Right, so I got curious about this and hauled out the FM-7 to do some experimentation. The theory I now have for the FM-7 display is:
- The system always generates 640×200 video.
- The standard glyphs are stored as a 6×7 dot matrix.
- The sub-CPU, when asked to print a character at a certain spot on the screen, renders it as-is in
WIDTH 80 (80-column) mode and double-width in
WIDTH 40 mode.
I worked this out by using the
SYMBOL (x,y),"c",hscale,vscale command in FM-BASIC, which plots character c at (x,y) on the screen (x ranging from 0-639 and y ranging from 0-199) scaling it horizontally by hscale and vertically by vscale. Scale factors of 1,1; 2,1; and 8,4 look like this:
(This image was photographed from on my 450-line PVM-9045Q, and under different conditions from the photos in my previous post, so don’t use that to compare resolution, just use it confirm the character dot matrix.)
ヨヨヨラリルレロロ line at the top was printed using the standard (40-column) text output so you can see the standard inter-character spacing, which I can’t do with
SYMBOL since that plots only one character at a time at arbitrary co-ordinates. It looks like those add one column of pixels for spacing, giving 7 pixel-wide characters, but they should be 8 pixels wide for 80 chars on a 640 pixel line. I have no idea where the extra pixel went.

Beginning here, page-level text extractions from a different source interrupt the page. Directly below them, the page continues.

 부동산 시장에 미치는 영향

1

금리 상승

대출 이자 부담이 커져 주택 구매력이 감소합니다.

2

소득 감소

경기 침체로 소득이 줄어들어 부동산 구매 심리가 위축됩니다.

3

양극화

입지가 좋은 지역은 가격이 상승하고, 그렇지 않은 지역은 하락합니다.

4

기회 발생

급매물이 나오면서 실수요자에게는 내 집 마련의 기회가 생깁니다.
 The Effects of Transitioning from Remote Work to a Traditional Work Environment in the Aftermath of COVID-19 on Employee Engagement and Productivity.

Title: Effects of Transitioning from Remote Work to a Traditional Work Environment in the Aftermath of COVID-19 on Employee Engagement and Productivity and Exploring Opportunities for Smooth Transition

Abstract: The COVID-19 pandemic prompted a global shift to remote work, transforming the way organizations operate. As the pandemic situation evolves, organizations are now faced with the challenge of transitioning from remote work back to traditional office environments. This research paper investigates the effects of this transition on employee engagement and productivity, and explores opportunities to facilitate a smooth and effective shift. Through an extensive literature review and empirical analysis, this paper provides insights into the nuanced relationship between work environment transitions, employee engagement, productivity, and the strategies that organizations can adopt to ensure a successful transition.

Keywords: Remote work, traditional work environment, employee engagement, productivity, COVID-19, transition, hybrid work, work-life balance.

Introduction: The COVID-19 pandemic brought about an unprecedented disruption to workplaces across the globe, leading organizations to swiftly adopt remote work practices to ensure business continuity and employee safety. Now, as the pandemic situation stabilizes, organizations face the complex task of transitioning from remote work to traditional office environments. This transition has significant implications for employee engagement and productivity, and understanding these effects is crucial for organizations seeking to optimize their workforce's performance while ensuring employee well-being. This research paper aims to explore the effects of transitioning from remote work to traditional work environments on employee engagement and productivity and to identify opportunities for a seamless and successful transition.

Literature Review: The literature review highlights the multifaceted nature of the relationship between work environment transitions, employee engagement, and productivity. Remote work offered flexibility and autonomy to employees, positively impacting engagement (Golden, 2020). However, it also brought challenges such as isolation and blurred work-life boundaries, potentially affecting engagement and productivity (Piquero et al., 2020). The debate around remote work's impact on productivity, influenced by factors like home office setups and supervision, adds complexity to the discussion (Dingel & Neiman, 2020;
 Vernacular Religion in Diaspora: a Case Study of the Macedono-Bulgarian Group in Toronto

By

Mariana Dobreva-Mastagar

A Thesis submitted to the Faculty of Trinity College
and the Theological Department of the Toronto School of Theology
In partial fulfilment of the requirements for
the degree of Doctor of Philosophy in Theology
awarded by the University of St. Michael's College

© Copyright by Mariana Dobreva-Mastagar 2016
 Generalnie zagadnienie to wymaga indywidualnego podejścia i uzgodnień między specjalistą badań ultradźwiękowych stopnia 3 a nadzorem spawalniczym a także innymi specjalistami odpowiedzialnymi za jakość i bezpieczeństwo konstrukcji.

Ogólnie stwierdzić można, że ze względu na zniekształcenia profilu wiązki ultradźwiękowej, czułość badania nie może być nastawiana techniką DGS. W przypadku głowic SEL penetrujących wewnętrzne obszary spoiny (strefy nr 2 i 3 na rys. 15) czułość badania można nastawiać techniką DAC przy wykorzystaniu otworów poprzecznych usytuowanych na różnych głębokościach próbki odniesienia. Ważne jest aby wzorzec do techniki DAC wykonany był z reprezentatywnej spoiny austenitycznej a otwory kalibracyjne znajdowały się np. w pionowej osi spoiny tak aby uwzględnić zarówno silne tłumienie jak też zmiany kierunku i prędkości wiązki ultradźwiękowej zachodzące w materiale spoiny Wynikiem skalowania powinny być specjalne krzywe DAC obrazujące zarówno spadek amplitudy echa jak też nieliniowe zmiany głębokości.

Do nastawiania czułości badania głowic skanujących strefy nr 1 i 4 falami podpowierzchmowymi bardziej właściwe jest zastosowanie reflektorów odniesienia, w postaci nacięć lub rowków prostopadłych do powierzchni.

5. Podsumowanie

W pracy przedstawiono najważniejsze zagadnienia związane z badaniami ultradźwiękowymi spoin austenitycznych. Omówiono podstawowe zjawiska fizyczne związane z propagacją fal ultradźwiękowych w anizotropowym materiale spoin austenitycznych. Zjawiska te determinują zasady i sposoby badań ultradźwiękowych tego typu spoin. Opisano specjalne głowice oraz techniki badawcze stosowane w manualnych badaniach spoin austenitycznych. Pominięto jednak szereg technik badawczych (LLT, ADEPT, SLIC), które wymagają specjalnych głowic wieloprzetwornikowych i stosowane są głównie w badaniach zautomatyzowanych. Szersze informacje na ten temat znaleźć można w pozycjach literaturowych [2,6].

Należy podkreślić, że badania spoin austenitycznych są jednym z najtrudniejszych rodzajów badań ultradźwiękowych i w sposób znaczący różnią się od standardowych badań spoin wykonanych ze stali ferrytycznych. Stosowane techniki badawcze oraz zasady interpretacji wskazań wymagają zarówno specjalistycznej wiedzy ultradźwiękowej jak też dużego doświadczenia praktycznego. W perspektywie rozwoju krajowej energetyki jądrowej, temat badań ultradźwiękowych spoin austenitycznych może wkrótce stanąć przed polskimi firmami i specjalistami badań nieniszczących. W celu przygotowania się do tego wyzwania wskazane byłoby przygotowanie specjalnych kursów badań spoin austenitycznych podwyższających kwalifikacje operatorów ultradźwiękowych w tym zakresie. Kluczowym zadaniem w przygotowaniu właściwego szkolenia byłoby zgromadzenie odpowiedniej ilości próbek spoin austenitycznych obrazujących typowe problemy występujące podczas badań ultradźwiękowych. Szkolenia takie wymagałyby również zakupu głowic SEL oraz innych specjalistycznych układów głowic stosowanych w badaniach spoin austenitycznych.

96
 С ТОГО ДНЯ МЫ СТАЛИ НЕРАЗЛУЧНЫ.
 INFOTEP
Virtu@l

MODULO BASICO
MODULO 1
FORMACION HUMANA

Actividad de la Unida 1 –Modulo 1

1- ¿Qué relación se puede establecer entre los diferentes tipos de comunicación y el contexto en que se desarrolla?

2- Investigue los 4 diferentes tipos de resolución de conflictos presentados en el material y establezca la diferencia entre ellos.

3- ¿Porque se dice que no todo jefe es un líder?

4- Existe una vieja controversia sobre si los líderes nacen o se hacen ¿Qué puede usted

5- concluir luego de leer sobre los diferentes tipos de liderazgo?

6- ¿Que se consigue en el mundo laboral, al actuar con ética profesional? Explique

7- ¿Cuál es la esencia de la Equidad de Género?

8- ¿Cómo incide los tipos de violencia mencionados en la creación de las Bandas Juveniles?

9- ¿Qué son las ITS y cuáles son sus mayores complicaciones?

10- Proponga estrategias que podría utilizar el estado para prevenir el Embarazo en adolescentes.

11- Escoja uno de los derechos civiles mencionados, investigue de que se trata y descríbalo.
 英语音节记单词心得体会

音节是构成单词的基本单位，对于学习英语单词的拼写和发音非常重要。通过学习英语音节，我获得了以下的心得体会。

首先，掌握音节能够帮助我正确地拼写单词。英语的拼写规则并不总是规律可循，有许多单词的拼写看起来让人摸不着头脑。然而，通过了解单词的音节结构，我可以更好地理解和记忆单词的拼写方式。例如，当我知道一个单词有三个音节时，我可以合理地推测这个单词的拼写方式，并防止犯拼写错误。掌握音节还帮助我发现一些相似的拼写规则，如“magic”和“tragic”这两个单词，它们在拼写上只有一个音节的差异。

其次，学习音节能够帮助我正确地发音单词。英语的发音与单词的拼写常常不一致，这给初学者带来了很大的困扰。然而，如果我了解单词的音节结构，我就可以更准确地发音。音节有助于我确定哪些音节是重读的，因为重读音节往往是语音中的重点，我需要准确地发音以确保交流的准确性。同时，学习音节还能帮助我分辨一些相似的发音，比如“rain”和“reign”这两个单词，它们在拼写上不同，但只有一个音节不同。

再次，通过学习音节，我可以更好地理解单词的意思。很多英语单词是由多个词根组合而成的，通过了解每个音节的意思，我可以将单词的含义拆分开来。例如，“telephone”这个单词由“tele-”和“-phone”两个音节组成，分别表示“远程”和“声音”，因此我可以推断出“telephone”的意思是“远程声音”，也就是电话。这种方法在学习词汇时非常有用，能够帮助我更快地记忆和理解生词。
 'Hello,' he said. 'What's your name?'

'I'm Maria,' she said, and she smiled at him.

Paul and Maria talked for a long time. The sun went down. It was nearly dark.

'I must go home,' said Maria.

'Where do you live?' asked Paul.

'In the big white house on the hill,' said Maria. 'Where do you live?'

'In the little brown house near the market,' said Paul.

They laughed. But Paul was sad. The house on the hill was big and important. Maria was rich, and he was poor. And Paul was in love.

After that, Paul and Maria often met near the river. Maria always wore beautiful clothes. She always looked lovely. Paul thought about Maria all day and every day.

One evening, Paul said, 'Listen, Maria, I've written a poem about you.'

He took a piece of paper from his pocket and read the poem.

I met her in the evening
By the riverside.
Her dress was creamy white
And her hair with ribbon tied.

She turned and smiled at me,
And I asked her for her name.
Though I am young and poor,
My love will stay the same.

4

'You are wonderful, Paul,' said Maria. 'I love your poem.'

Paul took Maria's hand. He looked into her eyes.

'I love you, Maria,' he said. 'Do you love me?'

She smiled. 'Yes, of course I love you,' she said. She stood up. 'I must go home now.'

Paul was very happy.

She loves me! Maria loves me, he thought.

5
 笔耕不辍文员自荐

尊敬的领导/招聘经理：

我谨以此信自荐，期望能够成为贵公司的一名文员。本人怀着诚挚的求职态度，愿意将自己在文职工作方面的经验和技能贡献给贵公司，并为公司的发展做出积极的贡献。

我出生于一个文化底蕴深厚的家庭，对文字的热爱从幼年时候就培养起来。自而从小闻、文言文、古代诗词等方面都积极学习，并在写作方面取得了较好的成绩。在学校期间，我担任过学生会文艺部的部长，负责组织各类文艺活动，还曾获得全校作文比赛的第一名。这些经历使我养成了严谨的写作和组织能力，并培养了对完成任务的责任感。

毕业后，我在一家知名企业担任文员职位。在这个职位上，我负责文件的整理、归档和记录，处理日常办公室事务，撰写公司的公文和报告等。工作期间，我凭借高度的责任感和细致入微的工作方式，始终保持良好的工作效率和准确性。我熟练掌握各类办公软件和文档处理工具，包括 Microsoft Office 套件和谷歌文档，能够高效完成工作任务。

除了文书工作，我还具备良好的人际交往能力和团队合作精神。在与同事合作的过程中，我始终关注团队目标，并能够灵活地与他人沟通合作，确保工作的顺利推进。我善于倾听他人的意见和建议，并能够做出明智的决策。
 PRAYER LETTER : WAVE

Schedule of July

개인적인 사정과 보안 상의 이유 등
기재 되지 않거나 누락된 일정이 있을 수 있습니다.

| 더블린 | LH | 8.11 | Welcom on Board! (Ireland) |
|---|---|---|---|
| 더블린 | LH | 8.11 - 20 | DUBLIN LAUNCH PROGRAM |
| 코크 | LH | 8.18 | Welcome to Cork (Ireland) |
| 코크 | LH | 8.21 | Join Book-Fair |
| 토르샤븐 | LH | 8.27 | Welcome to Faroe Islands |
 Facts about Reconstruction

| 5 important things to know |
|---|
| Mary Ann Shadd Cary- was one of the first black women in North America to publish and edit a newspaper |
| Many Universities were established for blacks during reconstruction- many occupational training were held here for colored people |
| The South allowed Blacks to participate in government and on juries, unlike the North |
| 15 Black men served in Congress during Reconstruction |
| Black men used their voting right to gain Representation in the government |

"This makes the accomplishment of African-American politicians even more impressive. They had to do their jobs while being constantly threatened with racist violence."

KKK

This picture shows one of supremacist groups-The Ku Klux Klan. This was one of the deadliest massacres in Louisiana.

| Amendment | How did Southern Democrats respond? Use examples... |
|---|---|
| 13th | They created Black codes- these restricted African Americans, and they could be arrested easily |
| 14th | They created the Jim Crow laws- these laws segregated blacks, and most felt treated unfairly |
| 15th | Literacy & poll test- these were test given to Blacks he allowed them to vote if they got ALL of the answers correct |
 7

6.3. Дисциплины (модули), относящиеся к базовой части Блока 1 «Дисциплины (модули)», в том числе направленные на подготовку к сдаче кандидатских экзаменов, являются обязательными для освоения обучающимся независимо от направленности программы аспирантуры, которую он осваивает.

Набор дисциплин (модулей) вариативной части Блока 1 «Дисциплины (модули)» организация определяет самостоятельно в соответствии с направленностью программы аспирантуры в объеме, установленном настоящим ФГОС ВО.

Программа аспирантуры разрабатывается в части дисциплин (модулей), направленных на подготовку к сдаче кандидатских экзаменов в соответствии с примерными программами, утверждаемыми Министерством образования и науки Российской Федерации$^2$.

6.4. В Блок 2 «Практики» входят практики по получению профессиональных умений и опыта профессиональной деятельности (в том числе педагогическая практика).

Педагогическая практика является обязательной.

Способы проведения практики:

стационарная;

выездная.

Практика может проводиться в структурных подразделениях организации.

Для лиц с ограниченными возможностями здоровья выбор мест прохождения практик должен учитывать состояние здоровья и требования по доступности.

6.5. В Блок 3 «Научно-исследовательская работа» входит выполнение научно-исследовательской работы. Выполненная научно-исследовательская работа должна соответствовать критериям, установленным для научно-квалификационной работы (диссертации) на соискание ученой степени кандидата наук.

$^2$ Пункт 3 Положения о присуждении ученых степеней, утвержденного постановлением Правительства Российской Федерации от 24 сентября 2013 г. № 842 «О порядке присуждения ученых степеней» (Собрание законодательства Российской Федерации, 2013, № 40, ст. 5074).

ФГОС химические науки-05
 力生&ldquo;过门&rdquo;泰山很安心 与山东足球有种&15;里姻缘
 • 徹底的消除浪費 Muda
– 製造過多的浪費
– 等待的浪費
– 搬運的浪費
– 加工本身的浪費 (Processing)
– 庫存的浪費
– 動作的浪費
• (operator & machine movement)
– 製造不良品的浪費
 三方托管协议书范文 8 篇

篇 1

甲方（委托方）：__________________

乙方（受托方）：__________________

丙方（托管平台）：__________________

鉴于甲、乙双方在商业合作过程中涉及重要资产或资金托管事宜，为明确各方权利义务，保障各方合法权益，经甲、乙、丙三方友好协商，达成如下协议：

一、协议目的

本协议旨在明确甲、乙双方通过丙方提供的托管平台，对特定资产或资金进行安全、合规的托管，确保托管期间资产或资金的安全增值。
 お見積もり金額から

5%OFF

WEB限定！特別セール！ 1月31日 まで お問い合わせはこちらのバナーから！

Anyway, going back to my previous post’s image:
I can’t find the “I” you’re referring to, but if we have a look at the exclamation point, which is one pixel wide, and the double quote and octothorp to the right of it (the
!"# character sequence), we see pretty clearly that each character is getting about three lines of horizontal resolution on the 250-line PVM-9042Q, and can see the adjacent red, green and blue phosphors in each line:
I think you’re right that there’s a “reaction time” thing going on here, but I don’t think it’s anything to do with the phosphor: it’s simply that the analog signal, continuously varying across the scan line, is (partially) “digitized” by the aperture grille, i.e. you see only the sections of signal where it’s not been blocked by the grille. (There are actually three signals being displayed, for R, G and B, but since the composite output is monochrome, R, G and B will all be at the same level.) So if you have several adjacent horizontal pixels lit up that fully cross the R, G and B phosphor columns in front of the grille, you’ll get a nice bright white, as you see for the horizontal lines in the octothorpe. But when only one pixel is being lit by the computer, that’s not enough to cover the full width of an aperture grille column, so you’ll see that section only partially lit up because the signal is “on” for part of it and “off” for part of it. (Actually, it is truly analogue; there will be a rise and fall time there, but I imagine that the column will simply average out the total energy value of the signal as it varies over that column.) Thus the double-quote, pattern
.█..█. , ends up more or less evenly lighting all three columns.
This also seems clear in the sequence of “ヨラリルレロ” where there are eighteen vertical slices of the aperture grille across the six characters, and though I suspect the beam can resolve this, the aperture grille cannot:
Here’s the 80-column character sequence on the 450-line PVM-9045Q.
I’m not sure how reliably these can be compared, because my camera doesn’t have manual controls for me to get consistent images, but if we extract the same “ヨラリルレロ” sample to show it here full size:
I count something like 35 vertical lines there, which isn’t too far off from the calculating 18*450/250 = 32.4 lines. The individual coloured columns don’t come out in that image, or any others I’ve taken, though. I don’t know if that’s an issue with the photography or if something’s different about the monitor.
Now that I’ve done all this, I’m not sure if I’ve become less confused or more confused about this. But at least I know to check for lines of horizontal resolution on colour monitors and that 450 lines is kind of a bare minimum for 80-colum work.